Le président tunisien s’arroge des pouvoirs dictatoriaux alors que les troubles sociaux s’intensifient

Par WSWS

Le président tunisien Kaïs Saïed a dissous le Parlement la semaine dernière après que plus de la moitié de ses membres ont voté en faveur de l’abrogation des pouvoirs draconiens qu’il s’était octroyés après son coup d’État en juillet dernier.

Ces pouvoirs comprenaient : la suspension du Parlement, la désignation des ministres, la présidence des réunions du Conseil des ministres, l’utilisation de décrets présidentiels pour adopter des lois, la dissolution, en février, du Conseil supérieur de la magistrature, qui s’occupe de l’indépendance de la justice, et la prise en charge du contrôle de la sélection et de la promotion des juges.

La dernière intervention de Saïed a eu lieu contre un vote qui, bien qu’il ne soit pas juridiquement contraignant, était le signe le plus évident à ce jour des luttes intestines au sein de l’élite politique tunisienne. Elle ouvre la voie à une intensification de la crise politique et économique du pays.

L’année dernière, il a limogé le gouvernement du parti islamiste Ennahda, suspendu le parlement, retiré l’immunité parlementaire des législateurs et déployé l’armée pour garder les bâtiments publics. Ces mesures faisaient suite à des mois de protestations contre les brutalités policières, les difficultés économiques et la gestion gouvernementale désastreuse de la pandémie de COVID-19 qui a tué plus de 28.000 personnes sur les 12 millions d’habitants que compte le pays. Il est passé à la télévision pour avertir que l’armée n’hésiterait pas à recourir à la force contre ceux qui s’opposent à son coup d’État, une menace claire pour la classe ouvrière.

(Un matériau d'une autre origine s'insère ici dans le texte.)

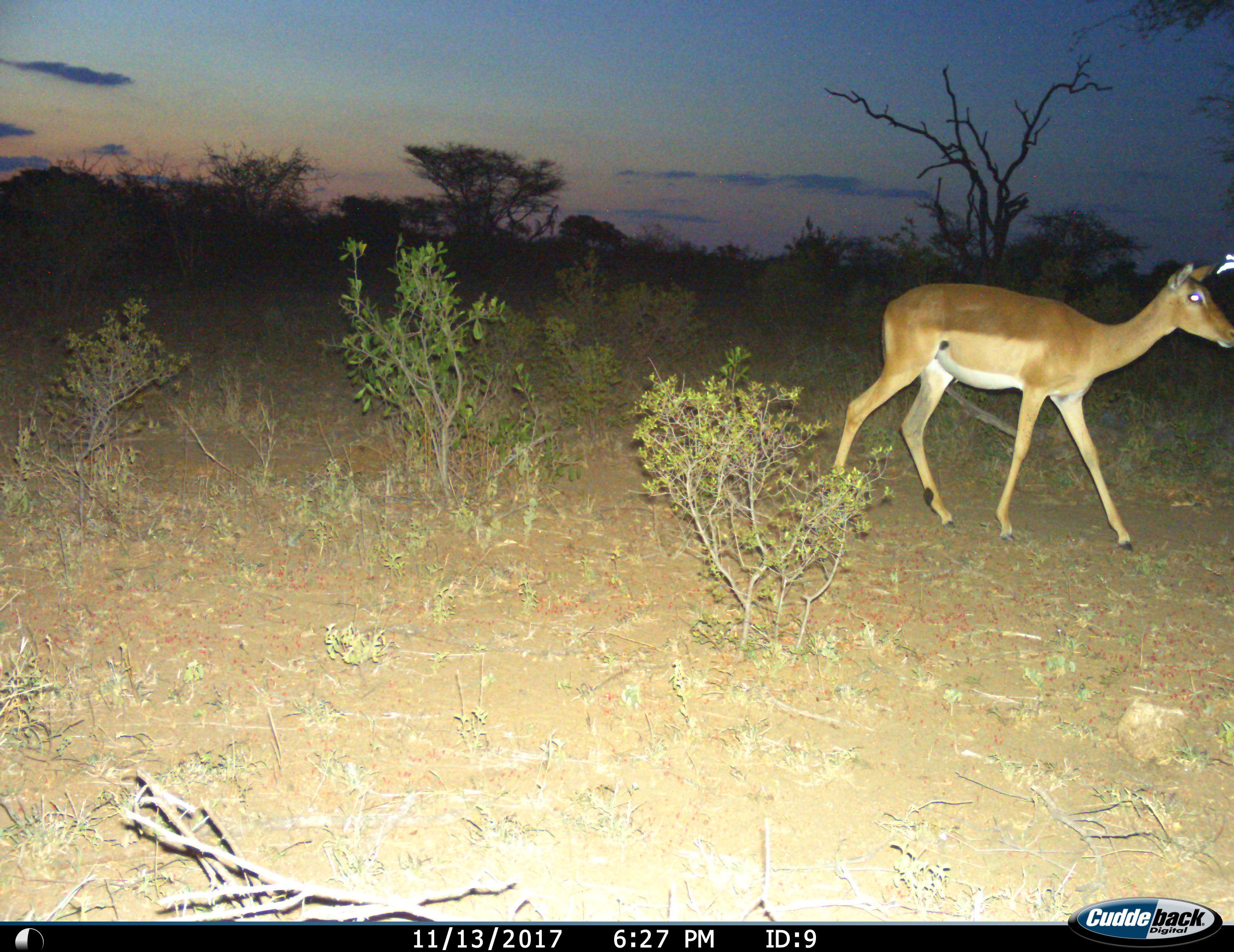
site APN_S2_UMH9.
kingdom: Animalia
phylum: Chordata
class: Mammalia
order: Artiodactyla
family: Bovidae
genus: Aepyceros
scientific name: Aepyceros melampus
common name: impala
Impala (Aepyceros melampus), count 1. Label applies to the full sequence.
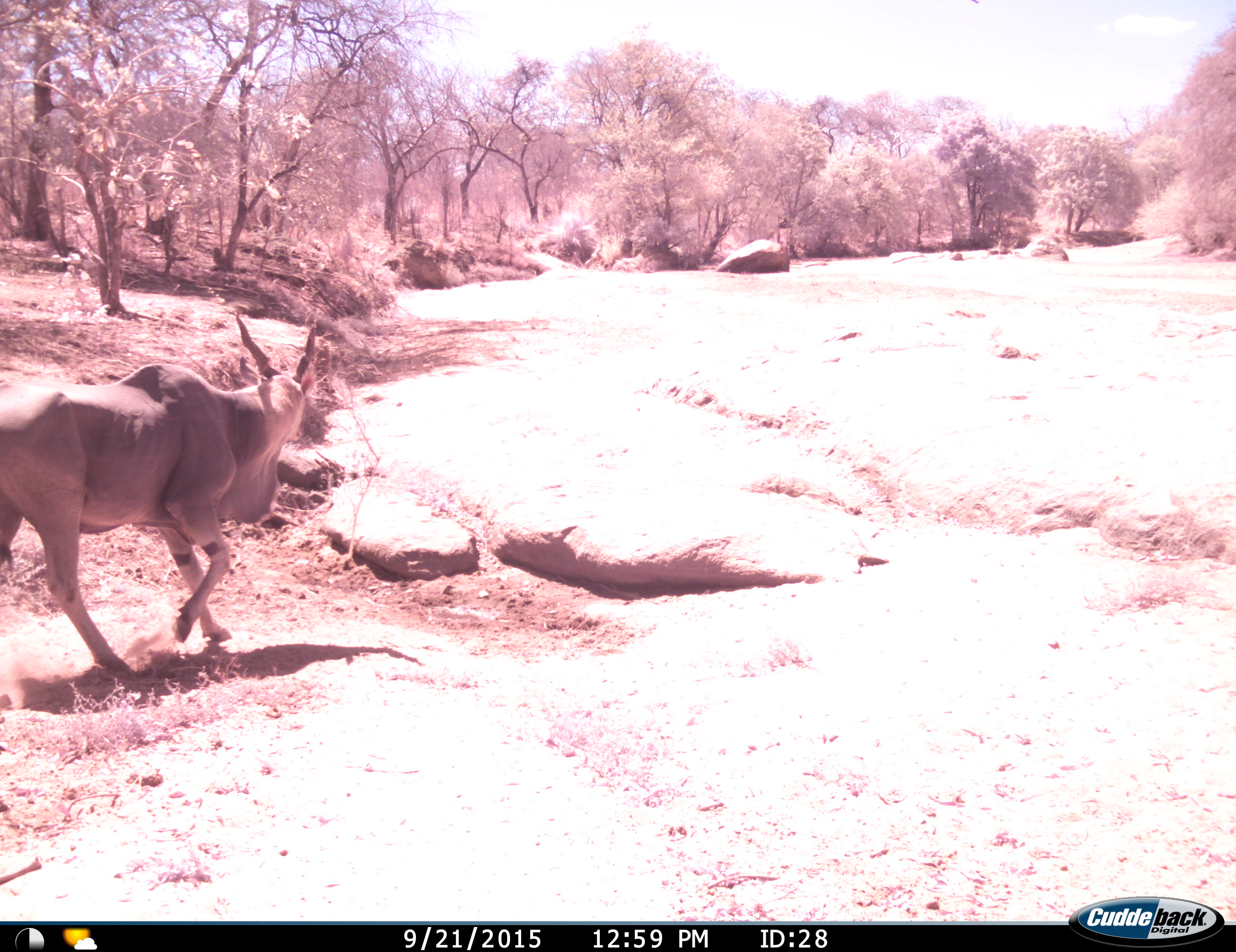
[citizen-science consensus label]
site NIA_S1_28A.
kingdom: Animalia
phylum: Chordata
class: Mammalia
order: Artiodactyla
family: Bovidae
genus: Tragelaphus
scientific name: Tragelaphus oryx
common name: eland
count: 1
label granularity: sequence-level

Saïed a interdit à des dizaines de juges, d’hommes politiques et d’hommes d’affaires de voyager et en a assigné d’autres à résidence. Il a fermé l’Autorité nationale de lutte contre la corruption et mis sur la touche la Haute Autorité indépendante pour les élections. Il a nommé Najila Bouden, professeur de géophysique, à la tête d’un gouvernement et a aboli la constitution de 2014. Saïed a déclaré qu’il organiserait un référendum en juillet de cette année sur une nouvelle constitution qu’un groupe d’experts rédigera – après un processus de consultation publique en ligne – et qui, selon toute vraisemblance, renforcera les pouvoirs de la présidence. Le référendum est prévu pour le 25 juillet. Les élections législatives suivront le 17 décembre.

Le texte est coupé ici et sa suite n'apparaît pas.